As Dan said above, there’s little at this point that Maxiell can do better. He pretty much is what he is — a very serviceable rotation big man.

But I also don’t mind him earning one last good contract. I certainly hope the Pistons don’t overpay him, but since he takes mostly high percentage shots, I’d like to see him get his field goal percentage up over 50 percent. He’d been over 50 percent for four straight seasons before falling to 49 and 41 percent the last two. And, for that matter, get better at the free throw line. Maxiell has a reliable 12-15 foot jumper. There’s no reason he should only shoot 55 percent from the free throw line. — P.H.

Previously

9 Comments

  • Oct 17, 201212:07 pm
    by bobby

    Reply

    doesn’t 4 years 4 million sound fair right now? we’re paying him 5 million this year. but when building a competitive team that can go far in the playoffs (in a few years we’ll hopefully be there?), having solid consistent bench players is hard to come by. 4 million seems worth it for a seventh or eighth man!

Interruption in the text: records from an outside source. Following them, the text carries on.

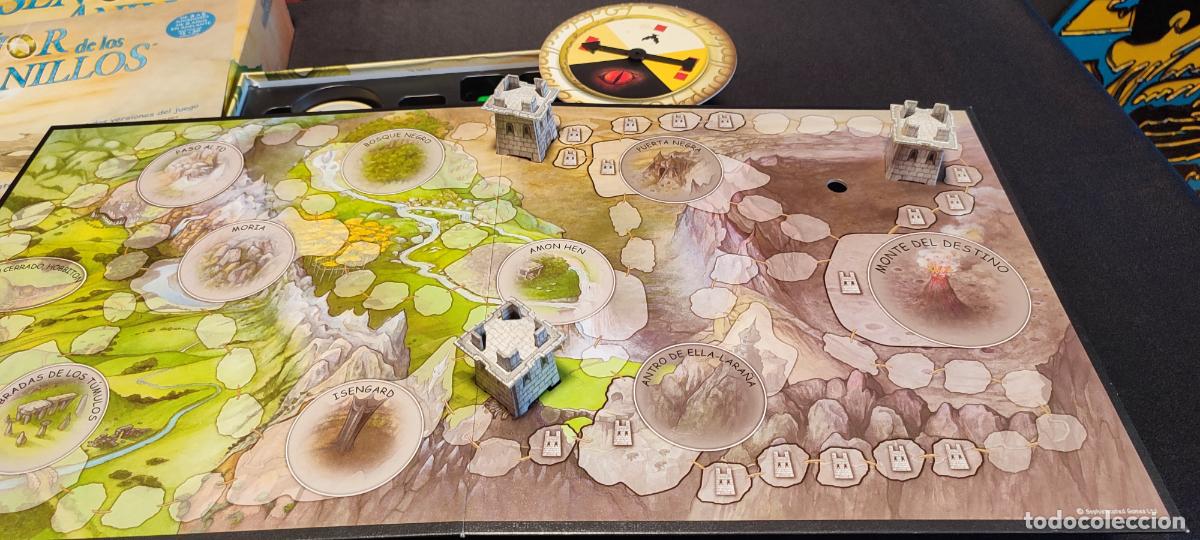 Juegos de mesa: Devir el se&ntilde;or de los anillos completo buen estado - Foto 4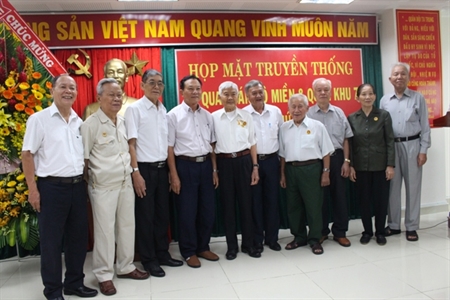 Ban liên lạc cơ quan cán bộ Miền và Quân khu 7 họp mặt truyền thống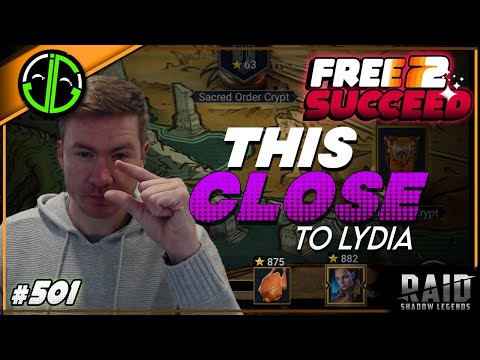Getting VERY Close To Getting Lydia, Just 3 More Factions Now | Free 2 Succeed - EPISODE 501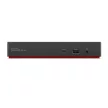 LENOVO ThinkPad ThinkPad Universal USB-C Smart Dock, 3x USB3.1, 2x USB2.0, 1x USB-C, 2x Display Port, 1x HDMI Port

    how much would you be willing to pay him? 

    • Oct 17, 201212:19 pm
      by bvpiston

      Reply

      Well, maybe 4 million sounds about right, but I’m a little uneasy with giving him a a contract for any period beyond 2 years. One of Max’s strong suits is his athleticism, which allows him to grab a few boards and block some shots. But, he’s pushing 30, and soon his athleticism will start to fade and along with that, his production. That’s why a long term deal might be good for him(and maybe well earned) but not good for the Pistons. Maybe he’ll get a longer contract elsewhere. He might even get it here. He’s a good player to have around in the frontcourt, plays hard, and that short jumper of his is money right now. I like him. If it’s possible, I’d like to have him back, on a decent deal.
      Dan, Patrick, not a big deal, and maybe you’ve noticed, but the last two pieces on “Internal Improvement”, this one and the one on Kim English have Brandon Knight as the player in the last sentence of the intro paragraphs: Today, we look at Brandon Knight.

    • Oct 17, 201212:22 pm
      by Patrick Hayes

      Reply

      I don’t know about Dan, but I’d pay him $4 million, just not for four years. He’ll turn 30 during the season and with a game that is pretty much built on athleticism, you never know how long that will last.

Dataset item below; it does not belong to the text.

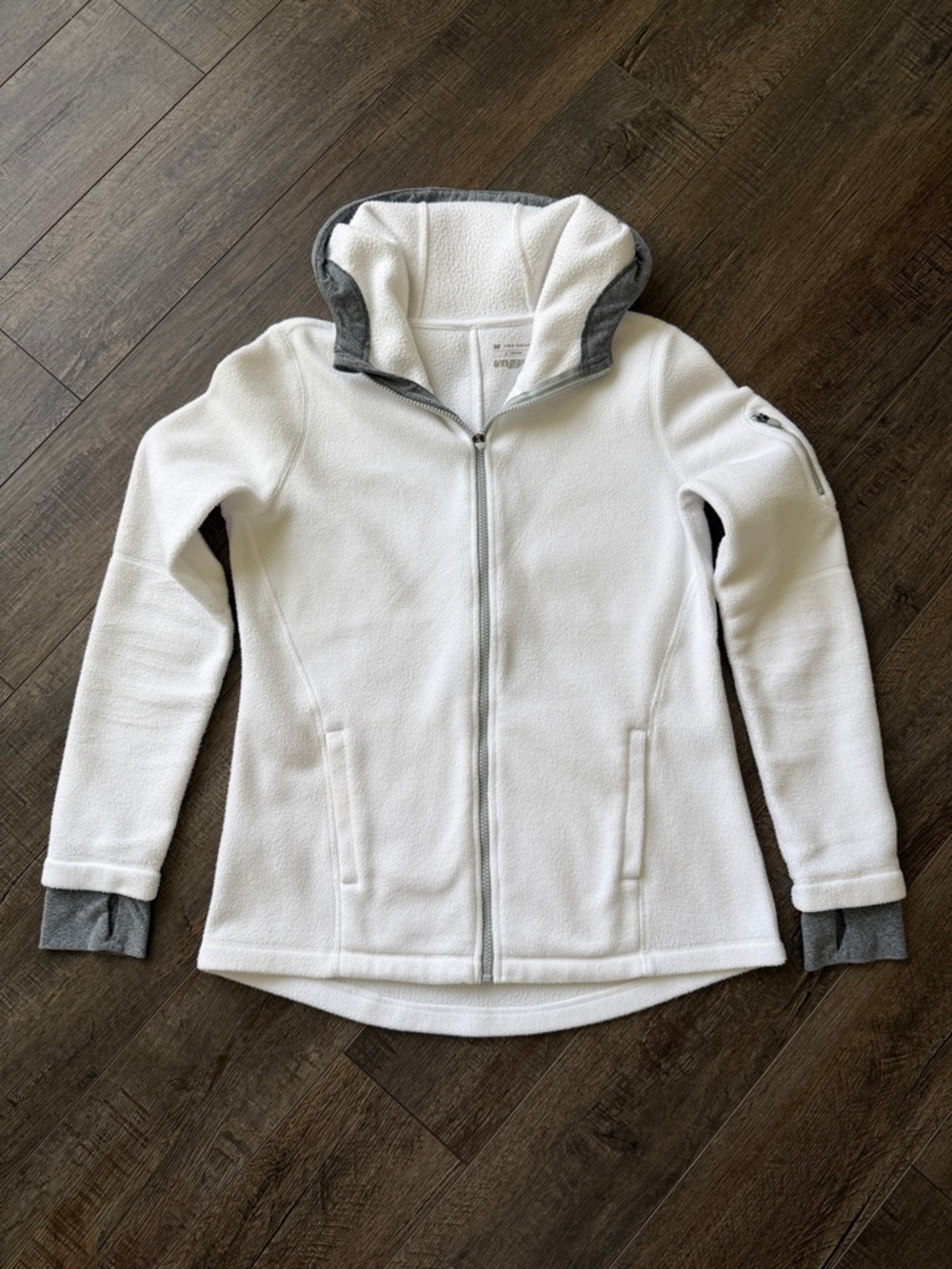 Fleece hoodie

      Plus, the last time he had a long-term contract, he didn’t take conditioning seriously for about two of those seasons. 

  • Oct 17, 20121:14 pm
    by Gregoire

    Reply

    No way the Pistons should resign this guy and certainly not for 4 Million/year…trade him for a second round pick or just let him walk…

  • Oct 17, 20122:01 pm
    by Crispus

    Reply

    We really could have someone dynamic playing there. The less veteran congestion on the roster going forward the better. I have a feeling he’ll be wanted elsewhere.

  • Oct 17, 20122:49 pm
    by Corey

    Reply

    Resigning Maxiel on anything but a one-year deal would be a mistake – and even that would be a mistake for the Pistons. He didn’t take his conditioning seriously until last year, when he had a player option. If he has a 3-4 year contract and is on the high side of 30, he’ll be out of shape and a marginal 9th man at best.

  • Oct 17, 20126:04 pm
    by Max

    Reply

    I think this a conversation to have at the end of the season or maybe even later.   Dumars needn’t think about it right now.   It could very well be the Drumstor starts sooner than later and Maxiell loses a lot of minutes this year as one of many fairly equal but different bench options for Frank.  I really wouldn’t be surprised if Maxiell becomes somewhat irrelevant by the end of the season or sustains 20 plus minutes a game but I think it will depend more on how other players fare than how Maxiell performs.  If Monroe starts to prefer playing PF and both rookie centers work out, it will make little sense to offer Maxiell much as Monroe’s backup unless the team plans on making Jerebko the starting small forward.    And let’s not forget that the Pistons will have money to spend on free agents next summer.  Better and cheaper options at Maxiell’s position might be available.  Will the Pistons still need him a year from now is a pretty open question.

  • Oct 18, 20121:24 am
    by Jack

    Reply

    How about 0 years 0 million, put him on the bench and ship him out to Canada!!!